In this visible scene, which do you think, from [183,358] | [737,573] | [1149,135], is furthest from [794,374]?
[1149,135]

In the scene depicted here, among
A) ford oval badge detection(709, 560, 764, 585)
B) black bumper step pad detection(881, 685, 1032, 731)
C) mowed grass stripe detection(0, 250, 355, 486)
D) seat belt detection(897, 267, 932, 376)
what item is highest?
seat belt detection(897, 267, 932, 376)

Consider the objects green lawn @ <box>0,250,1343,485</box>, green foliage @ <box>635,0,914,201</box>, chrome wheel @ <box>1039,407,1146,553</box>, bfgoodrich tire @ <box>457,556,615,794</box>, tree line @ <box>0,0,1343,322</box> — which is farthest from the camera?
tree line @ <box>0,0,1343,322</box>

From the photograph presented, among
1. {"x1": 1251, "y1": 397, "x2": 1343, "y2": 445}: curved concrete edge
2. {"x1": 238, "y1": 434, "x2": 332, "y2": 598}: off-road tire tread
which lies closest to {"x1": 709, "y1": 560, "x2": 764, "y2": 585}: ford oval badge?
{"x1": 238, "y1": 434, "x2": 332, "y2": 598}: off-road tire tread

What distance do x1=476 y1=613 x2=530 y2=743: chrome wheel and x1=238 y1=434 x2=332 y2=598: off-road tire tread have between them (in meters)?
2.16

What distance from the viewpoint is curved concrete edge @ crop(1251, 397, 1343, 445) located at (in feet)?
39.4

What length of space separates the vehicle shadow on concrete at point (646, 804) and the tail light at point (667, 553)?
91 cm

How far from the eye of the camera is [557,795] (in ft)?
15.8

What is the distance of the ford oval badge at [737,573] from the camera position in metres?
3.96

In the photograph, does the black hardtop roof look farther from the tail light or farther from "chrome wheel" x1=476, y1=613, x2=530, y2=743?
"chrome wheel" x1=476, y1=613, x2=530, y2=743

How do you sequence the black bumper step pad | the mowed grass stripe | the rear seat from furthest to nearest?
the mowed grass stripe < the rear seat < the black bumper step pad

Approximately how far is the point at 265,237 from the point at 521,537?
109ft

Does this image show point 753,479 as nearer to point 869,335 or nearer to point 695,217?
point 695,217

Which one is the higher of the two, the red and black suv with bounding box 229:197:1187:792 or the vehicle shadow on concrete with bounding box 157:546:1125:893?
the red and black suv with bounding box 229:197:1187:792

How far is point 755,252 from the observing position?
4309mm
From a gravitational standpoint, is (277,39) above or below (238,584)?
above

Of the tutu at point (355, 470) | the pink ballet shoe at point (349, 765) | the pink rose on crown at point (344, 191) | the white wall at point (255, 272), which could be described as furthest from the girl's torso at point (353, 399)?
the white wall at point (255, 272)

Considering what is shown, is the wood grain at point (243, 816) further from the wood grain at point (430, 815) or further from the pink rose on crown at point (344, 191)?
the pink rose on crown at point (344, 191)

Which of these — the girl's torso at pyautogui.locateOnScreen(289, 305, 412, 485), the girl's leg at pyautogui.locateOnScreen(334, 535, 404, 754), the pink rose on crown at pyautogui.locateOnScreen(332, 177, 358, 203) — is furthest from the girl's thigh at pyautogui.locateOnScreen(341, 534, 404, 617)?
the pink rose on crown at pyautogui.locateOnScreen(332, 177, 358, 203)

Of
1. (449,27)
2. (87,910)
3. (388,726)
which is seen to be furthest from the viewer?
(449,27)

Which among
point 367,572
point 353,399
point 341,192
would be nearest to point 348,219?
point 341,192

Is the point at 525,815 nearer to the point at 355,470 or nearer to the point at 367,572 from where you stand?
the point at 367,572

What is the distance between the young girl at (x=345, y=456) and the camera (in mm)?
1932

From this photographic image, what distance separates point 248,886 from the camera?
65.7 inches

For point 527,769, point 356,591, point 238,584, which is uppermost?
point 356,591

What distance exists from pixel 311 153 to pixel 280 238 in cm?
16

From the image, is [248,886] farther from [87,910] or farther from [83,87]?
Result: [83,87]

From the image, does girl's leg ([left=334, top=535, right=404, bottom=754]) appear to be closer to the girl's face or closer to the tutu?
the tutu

----

Instructions for the task
Nothing outside the span should appear: transcribe the lines from the one containing "What is the distance between" through the last line of the records.

Result of this exercise
What is the distance between the young girl at (x=345, y=456) and the camera (in mm)?
1932

From this photographic image, what distance separates point 248,886 from the camera?
65.7 inches

For point 527,769, point 356,591, point 238,584, which is uppermost?
point 356,591

What distance exists from pixel 311 153 to pixel 280 238 in cm?
16

From the image, is [248,886] farther from [87,910] or farther from [83,87]?
Result: [83,87]

From the image, does girl's leg ([left=334, top=535, right=404, bottom=754]) appear to be closer to the girl's face or closer to the tutu?
the tutu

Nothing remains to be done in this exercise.